▼
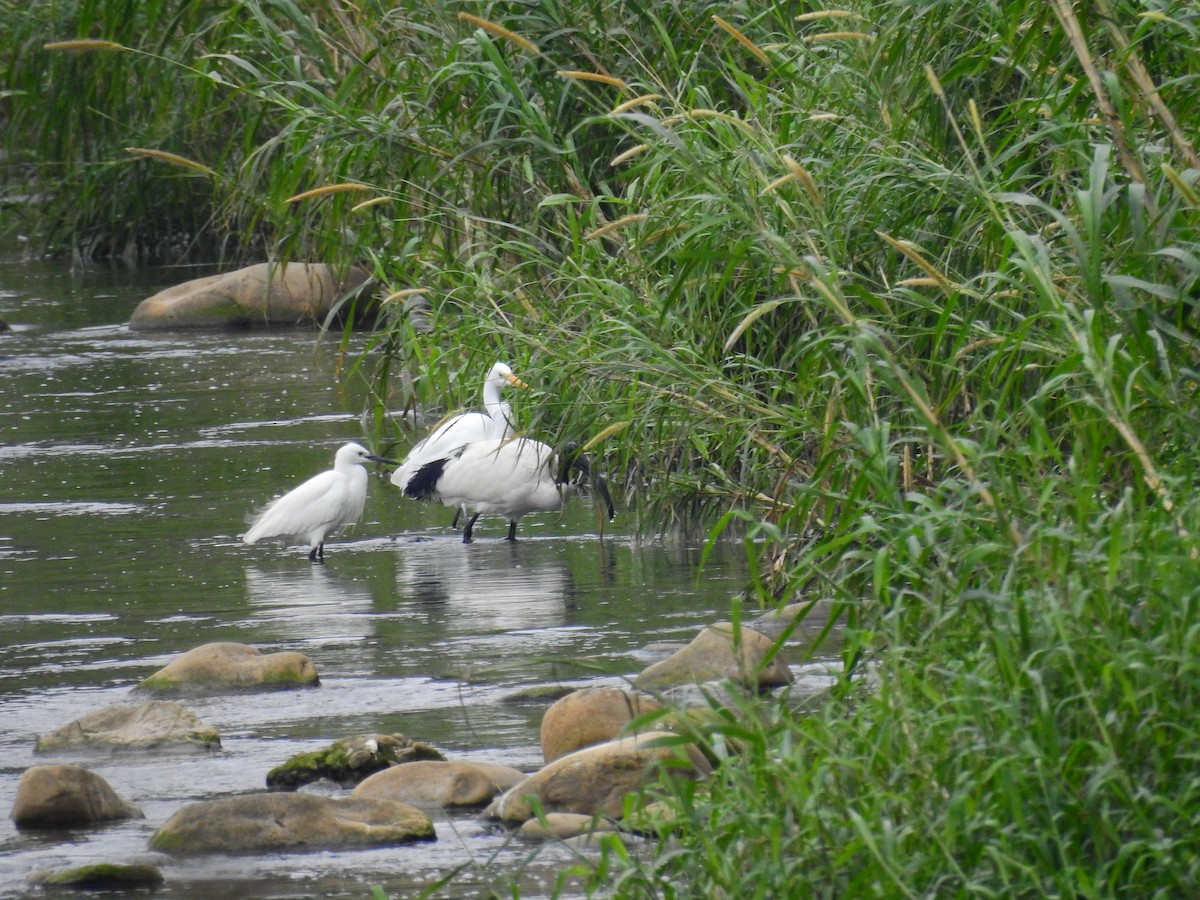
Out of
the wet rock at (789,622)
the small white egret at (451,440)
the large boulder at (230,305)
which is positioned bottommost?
▲
Rewrite the entries above as a numbered list, one line each, with the blank lines and the pictures left out.

> _THE RESPONSE_
1. Out of
2. the wet rock at (789,622)
3. the small white egret at (451,440)
4. the large boulder at (230,305)
5. which is positioned bottommost?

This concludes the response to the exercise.